• _The problem_
Edit the passage about the child care closure: give everything from "I’m scared of" down to "there is fear." again, replacing "scared" with "terrified".

• _Source document_

[Start of Attachment]

Everyone is affected.

Yesterday our child care closed its doors to families with non-essential jobs in order to exclusively serve health care worker families. In my heart, I applaud them for this move. They are ensuring that those most critical in our society to the survival of others will be able to go to work and treat patients. In my head, I’m screaming.


My two-year-old daughter demands all of my time and attention while my client-facing job requires focus and undivided attention. I don’t know how these two elements will work together; my gut instinct is that they won’t. I foresee myself becoming stressed-out and exhausted while my clients become frustrated with my distraction.


I’m scared of everything right now. Of how long this will last, of how many more people will get ill and die, of the economic climate causing one or both of us to lose our jobs, of the situation worsening to the point that hospitals can no longer treat everyone (it happened in China and Italy). Every way I look at the situation, there is fear.

[End of Attachment]

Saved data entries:
[Start of Attachment]

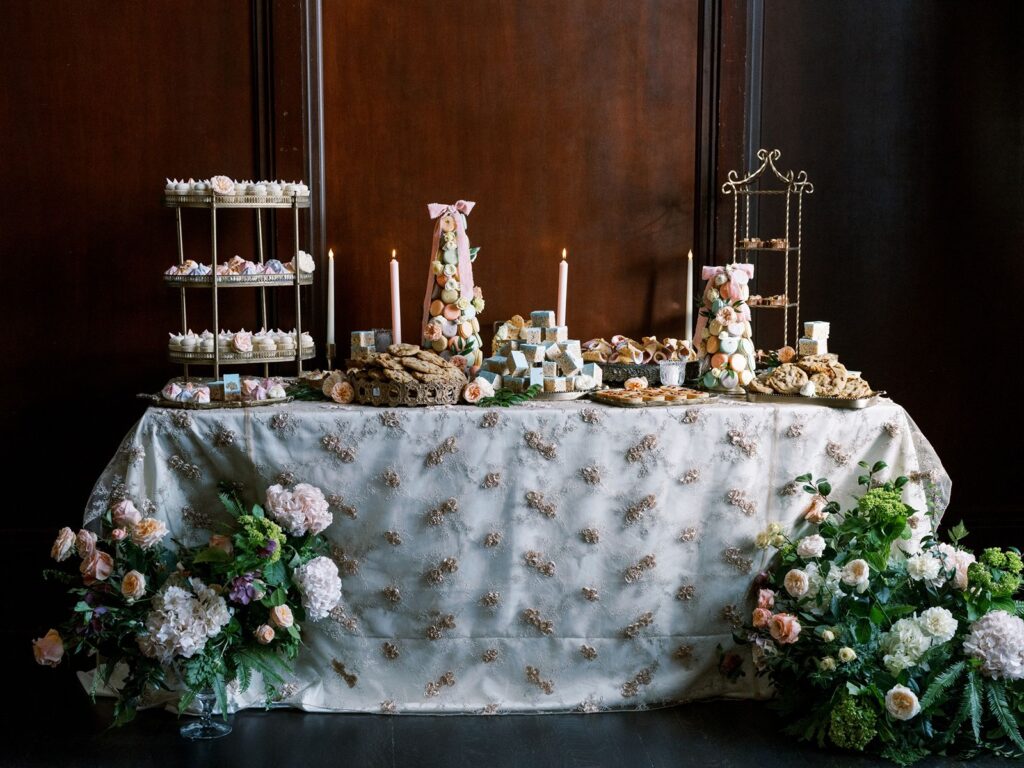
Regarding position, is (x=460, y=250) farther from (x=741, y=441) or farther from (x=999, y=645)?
(x=999, y=645)

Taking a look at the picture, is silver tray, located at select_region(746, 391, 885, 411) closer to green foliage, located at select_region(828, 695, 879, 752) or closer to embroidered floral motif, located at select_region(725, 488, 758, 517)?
embroidered floral motif, located at select_region(725, 488, 758, 517)

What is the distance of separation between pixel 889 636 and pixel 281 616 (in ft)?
5.27

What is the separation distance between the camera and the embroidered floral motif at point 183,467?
329 centimetres

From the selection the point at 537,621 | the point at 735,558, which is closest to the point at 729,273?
the point at 735,558

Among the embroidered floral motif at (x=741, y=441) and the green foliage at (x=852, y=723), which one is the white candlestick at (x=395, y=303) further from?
the green foliage at (x=852, y=723)

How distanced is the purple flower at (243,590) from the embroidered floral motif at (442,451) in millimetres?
576

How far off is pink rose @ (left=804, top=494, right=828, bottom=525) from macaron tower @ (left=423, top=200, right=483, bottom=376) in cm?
109

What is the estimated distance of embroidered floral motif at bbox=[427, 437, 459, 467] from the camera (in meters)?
3.25

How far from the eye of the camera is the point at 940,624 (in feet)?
9.97

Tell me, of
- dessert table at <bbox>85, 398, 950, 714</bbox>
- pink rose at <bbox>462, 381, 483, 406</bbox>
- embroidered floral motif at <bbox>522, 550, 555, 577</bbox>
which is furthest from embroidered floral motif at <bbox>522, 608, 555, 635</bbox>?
pink rose at <bbox>462, 381, 483, 406</bbox>

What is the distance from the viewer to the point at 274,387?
3.37 metres

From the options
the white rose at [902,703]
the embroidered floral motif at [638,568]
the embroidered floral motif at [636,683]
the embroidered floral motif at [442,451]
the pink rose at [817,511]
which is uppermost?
the embroidered floral motif at [442,451]

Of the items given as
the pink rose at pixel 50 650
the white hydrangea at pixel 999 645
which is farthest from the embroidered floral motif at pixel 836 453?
the pink rose at pixel 50 650

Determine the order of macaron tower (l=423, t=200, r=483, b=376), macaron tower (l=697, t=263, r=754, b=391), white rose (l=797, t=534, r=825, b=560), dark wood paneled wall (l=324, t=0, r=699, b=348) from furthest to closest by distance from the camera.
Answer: dark wood paneled wall (l=324, t=0, r=699, b=348) < macaron tower (l=423, t=200, r=483, b=376) < macaron tower (l=697, t=263, r=754, b=391) < white rose (l=797, t=534, r=825, b=560)
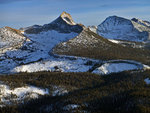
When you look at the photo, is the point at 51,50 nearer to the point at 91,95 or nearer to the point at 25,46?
the point at 25,46

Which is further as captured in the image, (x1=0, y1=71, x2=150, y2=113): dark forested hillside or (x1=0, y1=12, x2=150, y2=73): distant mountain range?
(x1=0, y1=12, x2=150, y2=73): distant mountain range

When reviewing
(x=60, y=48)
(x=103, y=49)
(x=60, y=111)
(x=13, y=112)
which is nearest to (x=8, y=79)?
(x=13, y=112)

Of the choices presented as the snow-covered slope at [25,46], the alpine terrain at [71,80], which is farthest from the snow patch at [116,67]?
the snow-covered slope at [25,46]

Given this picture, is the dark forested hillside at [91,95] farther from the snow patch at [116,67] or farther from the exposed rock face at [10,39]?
the exposed rock face at [10,39]

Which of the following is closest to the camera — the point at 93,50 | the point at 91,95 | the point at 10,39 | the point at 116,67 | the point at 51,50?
the point at 91,95

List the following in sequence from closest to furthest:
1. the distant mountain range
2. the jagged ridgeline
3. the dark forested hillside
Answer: the dark forested hillside
the distant mountain range
the jagged ridgeline

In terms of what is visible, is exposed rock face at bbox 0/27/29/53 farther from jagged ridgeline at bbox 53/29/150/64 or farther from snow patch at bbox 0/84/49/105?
snow patch at bbox 0/84/49/105

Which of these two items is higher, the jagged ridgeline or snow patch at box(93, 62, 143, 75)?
the jagged ridgeline

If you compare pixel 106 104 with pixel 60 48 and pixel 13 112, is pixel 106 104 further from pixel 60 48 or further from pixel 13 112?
pixel 60 48

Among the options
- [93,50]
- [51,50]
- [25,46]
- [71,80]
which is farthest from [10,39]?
[71,80]

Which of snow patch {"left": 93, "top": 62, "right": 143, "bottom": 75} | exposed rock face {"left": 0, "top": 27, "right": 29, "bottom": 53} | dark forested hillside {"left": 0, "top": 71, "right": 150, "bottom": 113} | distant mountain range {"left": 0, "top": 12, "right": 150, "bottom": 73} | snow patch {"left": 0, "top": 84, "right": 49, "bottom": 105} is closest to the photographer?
dark forested hillside {"left": 0, "top": 71, "right": 150, "bottom": 113}

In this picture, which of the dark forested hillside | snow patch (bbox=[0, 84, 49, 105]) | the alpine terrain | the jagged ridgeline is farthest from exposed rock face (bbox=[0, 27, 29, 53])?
snow patch (bbox=[0, 84, 49, 105])
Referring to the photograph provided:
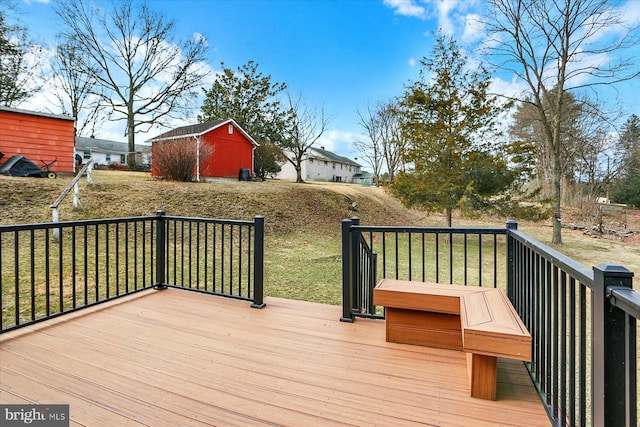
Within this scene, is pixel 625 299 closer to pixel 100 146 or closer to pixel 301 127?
pixel 301 127

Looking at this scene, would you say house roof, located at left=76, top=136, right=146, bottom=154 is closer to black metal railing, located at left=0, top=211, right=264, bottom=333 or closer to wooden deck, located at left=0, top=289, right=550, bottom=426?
black metal railing, located at left=0, top=211, right=264, bottom=333

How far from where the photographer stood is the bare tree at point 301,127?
22.4m

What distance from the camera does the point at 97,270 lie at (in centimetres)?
361

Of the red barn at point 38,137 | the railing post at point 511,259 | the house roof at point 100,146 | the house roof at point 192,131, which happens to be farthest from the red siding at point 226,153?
the railing post at point 511,259

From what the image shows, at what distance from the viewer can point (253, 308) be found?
135 inches

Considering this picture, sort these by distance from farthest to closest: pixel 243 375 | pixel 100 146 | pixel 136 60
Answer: pixel 100 146 → pixel 136 60 → pixel 243 375

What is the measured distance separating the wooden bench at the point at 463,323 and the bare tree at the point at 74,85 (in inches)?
835

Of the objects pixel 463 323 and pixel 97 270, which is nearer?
pixel 463 323

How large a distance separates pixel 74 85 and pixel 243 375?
79.1 ft

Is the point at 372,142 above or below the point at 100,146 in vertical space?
above

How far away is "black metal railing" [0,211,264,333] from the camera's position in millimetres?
2932

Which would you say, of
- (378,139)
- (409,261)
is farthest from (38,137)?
(378,139)

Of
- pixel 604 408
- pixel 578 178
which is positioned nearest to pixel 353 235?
pixel 604 408

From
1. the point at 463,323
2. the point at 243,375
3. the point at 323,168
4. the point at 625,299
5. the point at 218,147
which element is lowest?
the point at 243,375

[End of Attachment]

• _Output below_
I’m terrified of everything right now. Of how long this will last, of how many more people will get ill and die, of the economic climate causing one or both of us to lose our jobs, of the situation worsening to the point that hospitals can no longer treat everyone (it happened in China and Italy). Every way I look at the situation, there is fear.